Every entry must be duplicated precisely as written.

## start Extracted material

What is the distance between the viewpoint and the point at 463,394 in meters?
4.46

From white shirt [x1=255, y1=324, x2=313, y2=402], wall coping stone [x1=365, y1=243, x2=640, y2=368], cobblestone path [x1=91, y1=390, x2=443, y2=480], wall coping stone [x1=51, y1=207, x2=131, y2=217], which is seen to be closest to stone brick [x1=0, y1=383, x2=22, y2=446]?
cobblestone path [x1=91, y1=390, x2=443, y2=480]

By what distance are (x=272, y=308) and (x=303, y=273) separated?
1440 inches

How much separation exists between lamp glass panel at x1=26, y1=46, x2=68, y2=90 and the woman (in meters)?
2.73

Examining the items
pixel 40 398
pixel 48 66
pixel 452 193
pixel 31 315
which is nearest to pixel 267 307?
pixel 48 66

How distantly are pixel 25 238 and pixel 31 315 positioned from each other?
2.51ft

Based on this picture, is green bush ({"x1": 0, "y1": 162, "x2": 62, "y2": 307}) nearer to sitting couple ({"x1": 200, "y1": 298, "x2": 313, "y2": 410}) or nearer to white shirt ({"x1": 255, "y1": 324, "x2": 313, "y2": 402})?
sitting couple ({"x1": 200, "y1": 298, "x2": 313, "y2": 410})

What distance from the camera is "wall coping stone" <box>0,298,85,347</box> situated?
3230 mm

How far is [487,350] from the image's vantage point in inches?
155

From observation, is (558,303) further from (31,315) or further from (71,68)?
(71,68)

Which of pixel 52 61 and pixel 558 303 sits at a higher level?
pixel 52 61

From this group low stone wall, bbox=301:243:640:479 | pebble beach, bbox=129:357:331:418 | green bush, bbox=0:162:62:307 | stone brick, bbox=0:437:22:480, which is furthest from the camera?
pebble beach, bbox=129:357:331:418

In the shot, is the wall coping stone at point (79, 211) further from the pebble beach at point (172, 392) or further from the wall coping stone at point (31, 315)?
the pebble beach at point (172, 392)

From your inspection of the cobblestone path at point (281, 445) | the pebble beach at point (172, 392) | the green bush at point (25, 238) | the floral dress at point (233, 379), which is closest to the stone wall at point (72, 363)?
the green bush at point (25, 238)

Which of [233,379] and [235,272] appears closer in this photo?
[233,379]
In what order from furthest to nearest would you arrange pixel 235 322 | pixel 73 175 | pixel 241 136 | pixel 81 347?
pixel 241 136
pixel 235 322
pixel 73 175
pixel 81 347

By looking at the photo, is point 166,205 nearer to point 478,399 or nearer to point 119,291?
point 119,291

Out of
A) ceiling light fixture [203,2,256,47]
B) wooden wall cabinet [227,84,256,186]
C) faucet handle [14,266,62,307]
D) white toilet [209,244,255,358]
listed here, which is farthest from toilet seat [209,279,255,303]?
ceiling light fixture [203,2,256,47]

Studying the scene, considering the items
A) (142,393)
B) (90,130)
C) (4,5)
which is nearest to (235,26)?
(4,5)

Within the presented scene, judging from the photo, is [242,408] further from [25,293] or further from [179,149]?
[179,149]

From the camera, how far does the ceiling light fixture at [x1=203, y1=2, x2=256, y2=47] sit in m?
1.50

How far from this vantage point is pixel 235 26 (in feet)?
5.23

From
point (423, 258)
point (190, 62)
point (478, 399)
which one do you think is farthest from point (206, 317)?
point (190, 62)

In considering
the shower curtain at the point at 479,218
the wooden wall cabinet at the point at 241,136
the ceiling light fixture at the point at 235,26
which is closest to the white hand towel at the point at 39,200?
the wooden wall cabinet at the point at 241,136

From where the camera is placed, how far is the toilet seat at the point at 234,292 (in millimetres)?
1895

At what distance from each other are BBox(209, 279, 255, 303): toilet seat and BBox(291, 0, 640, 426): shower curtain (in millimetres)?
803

## end Extracted material

> _Exercise solution_:
What is the distance between the viewpoint and the point at 463,394 in meters?
4.46

From white shirt [x1=255, y1=324, x2=313, y2=402], wall coping stone [x1=365, y1=243, x2=640, y2=368], cobblestone path [x1=91, y1=390, x2=443, y2=480], wall coping stone [x1=51, y1=207, x2=131, y2=217], which is seen to be closest to stone brick [x1=0, y1=383, x2=22, y2=446]?
cobblestone path [x1=91, y1=390, x2=443, y2=480]

By what distance are (x=272, y=308) and (x=303, y=273) separated?
1440 inches

How much separation exists between lamp glass panel at x1=26, y1=46, x2=68, y2=90 and the woman (in meters)?
2.73

Examining the items
pixel 40 398
pixel 48 66
pixel 452 193
pixel 31 315
which is nearest to pixel 267 307?
pixel 48 66

How distantly are pixel 25 238 and pixel 31 315 positioned from each other?
2.51ft

Based on this picture, is green bush ({"x1": 0, "y1": 162, "x2": 62, "y2": 307}) nearer to sitting couple ({"x1": 200, "y1": 298, "x2": 313, "y2": 410}) or nearer to white shirt ({"x1": 255, "y1": 324, "x2": 313, "y2": 402})?
sitting couple ({"x1": 200, "y1": 298, "x2": 313, "y2": 410})

What distance from the camera is "wall coping stone" <box>0,298,85,347</box> situated?
3230 mm

How far is [487,350] from the image's vantage point in inches?
155

From observation, is (558,303) further from (31,315) or further from (71,68)?
(71,68)

Which of pixel 52 61 and pixel 558 303 sits at a higher level?
pixel 52 61

From this group low stone wall, bbox=301:243:640:479 | pebble beach, bbox=129:357:331:418 | green bush, bbox=0:162:62:307 | stone brick, bbox=0:437:22:480, which is furthest from the camera?
pebble beach, bbox=129:357:331:418

In the shot, is the wall coping stone at point (79, 211) further from the pebble beach at point (172, 392) or further from the wall coping stone at point (31, 315)?
the pebble beach at point (172, 392)

From your inspection of the cobblestone path at point (281, 445) | the pebble beach at point (172, 392) | the green bush at point (25, 238) | the floral dress at point (233, 379), which is closest to the stone wall at point (72, 363)?
the green bush at point (25, 238)

Which of [233,379] and [235,272] appears closer in this photo?
[233,379]
In what order from furthest to nearest would you arrange pixel 235 322 | pixel 73 175 | pixel 241 136 | pixel 81 347?
pixel 241 136
pixel 235 322
pixel 73 175
pixel 81 347

By looking at the photo, is point 166,205 nearer to point 478,399 or nearer to point 119,291?
point 119,291

Out of
A) ceiling light fixture [203,2,256,47]
B) wooden wall cabinet [227,84,256,186]
C) faucet handle [14,266,62,307]
D) white toilet [209,244,255,358]
listed here, which is farthest from toilet seat [209,279,255,303]?
ceiling light fixture [203,2,256,47]

Studying the scene, considering the items
A) (142,393)
B) (90,130)
C) (4,5)
which is nearest to (235,26)?
(4,5)

Within the presented scene, judging from the photo, is [242,408] further from [25,293] or further from [179,149]?
[179,149]

From the camera, how far does the ceiling light fixture at [x1=203, y1=2, x2=256, y2=47] sit in m?
1.50

How far from this vantage point is pixel 235 26 (in feet)?
5.23

From
point (423, 258)
point (190, 62)
point (478, 399)
which one do you think is farthest from point (206, 317)?
point (190, 62)

In considering
the shower curtain at the point at 479,218
the wooden wall cabinet at the point at 241,136
the ceiling light fixture at the point at 235,26
which is closest to the white hand towel at the point at 39,200?
the wooden wall cabinet at the point at 241,136

From where the camera is placed, how far is the toilet seat at the point at 234,292 (in millimetres)?
1895

At what distance from each other are BBox(209, 279, 255, 303): toilet seat and BBox(291, 0, 640, 426): shower curtain (in millimetres)?
803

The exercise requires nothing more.